Verbatim output of the full listing is required.

DATA UNDER STUDY:
———
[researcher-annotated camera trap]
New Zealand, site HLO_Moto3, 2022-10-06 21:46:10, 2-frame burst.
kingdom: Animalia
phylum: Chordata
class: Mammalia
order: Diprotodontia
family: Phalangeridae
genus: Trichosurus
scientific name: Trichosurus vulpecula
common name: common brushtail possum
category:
———
EXPECTED OUTPUT:
[researcher-annotated camera trap]
New Zealand, site HLO_Moto3, 2022-10-06 21:46:10, 2-frame burst.
kingdom: Animalia
phylum: Chordata
class: Mammalia
order: Diprotodontia
family: Phalangeridae
genus: Trichosurus
scientific name: Trichosurus vulpecula
common name: common brushtail possum
category:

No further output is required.